**WORK TASK:**
Set every entry down again exactly, excluding any pictures.

**ENTRIES PROVIDED:**

--- START ---

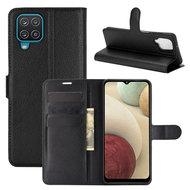 Bookcase & Flipcase hoesjes Samsung Galaxy M12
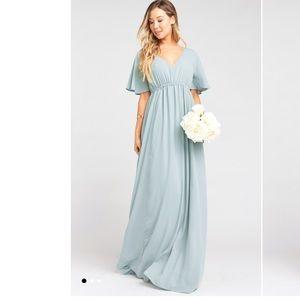 Show Me Your Mumu l Emily Empire Maxi Dress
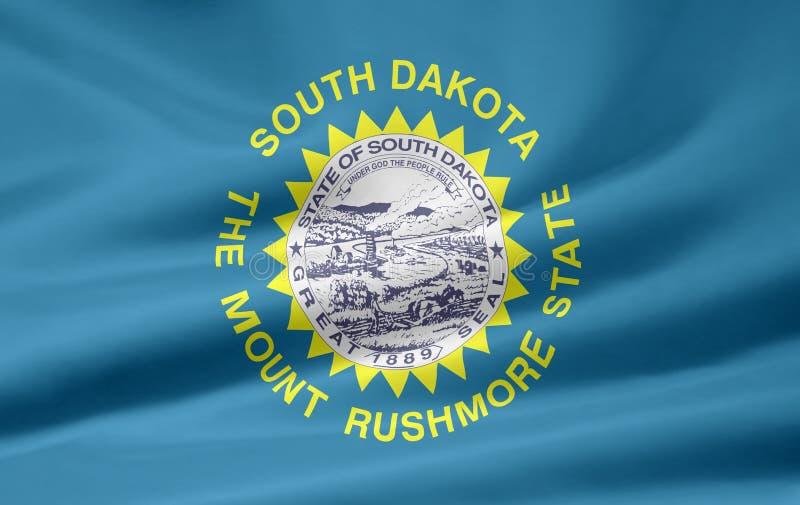 södra dakota flagga stock illustrationer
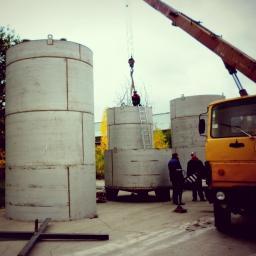Резервуар стальной на 10 м3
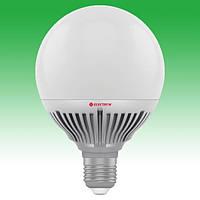 Светодиодная лампа LED 12W 2700K E27 ELECTRUM LG-30 (A-LG-1061)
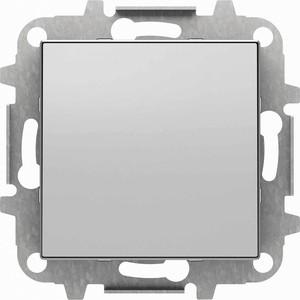 Лицевая панель ABB Sky заглушка серебристый алюминий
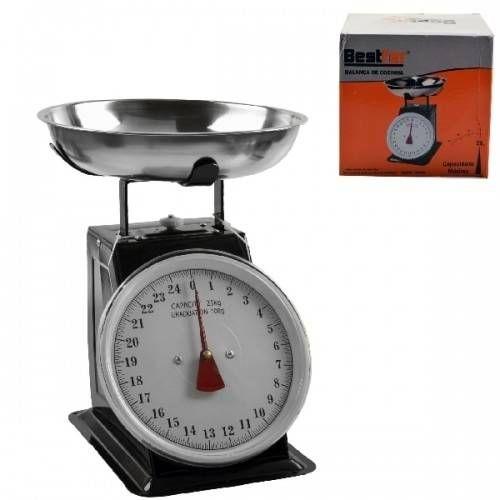 Foto 1 - Balanca De Cozinha E Mesa Profissional Retro Vintage Em Inox Com Bandeja Em Aço Inoxidavel Até 25kg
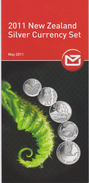 New Zealand 2011 Silver Currency Set - Materiaal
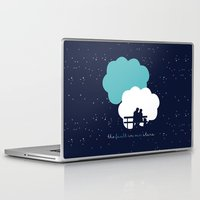 the fault Laptop & iPad Skins featuring The Fault In Our Stars by laurenschroer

--- END ---

**EXERCISE ANSWER:**
 Bookcase & Flipcase hoesjes Samsung Galaxy M12
 Show Me Your Mumu l Emily Empire Maxi Dress
 södra dakota flagga stock illustrationer
Резервуар стальной на 10 м3
 Светодиодная лампа LED 12W 2700K E27 ELECTRUM LG-30 (A-LG-1061)
 Лицевая панель ABB Sky заглушка серебристый алюминий
 Foto 1 - Balanca De Cozinha E Mesa Profissional Retro Vintage Em Inox Com Bandeja Em Aço Inoxidavel Até 25kg
 New Zealand 2011 Silver Currency Set - Materiaal
 the fault Laptop & iPad Skins featuring The Fault In Our Stars by laurenschroer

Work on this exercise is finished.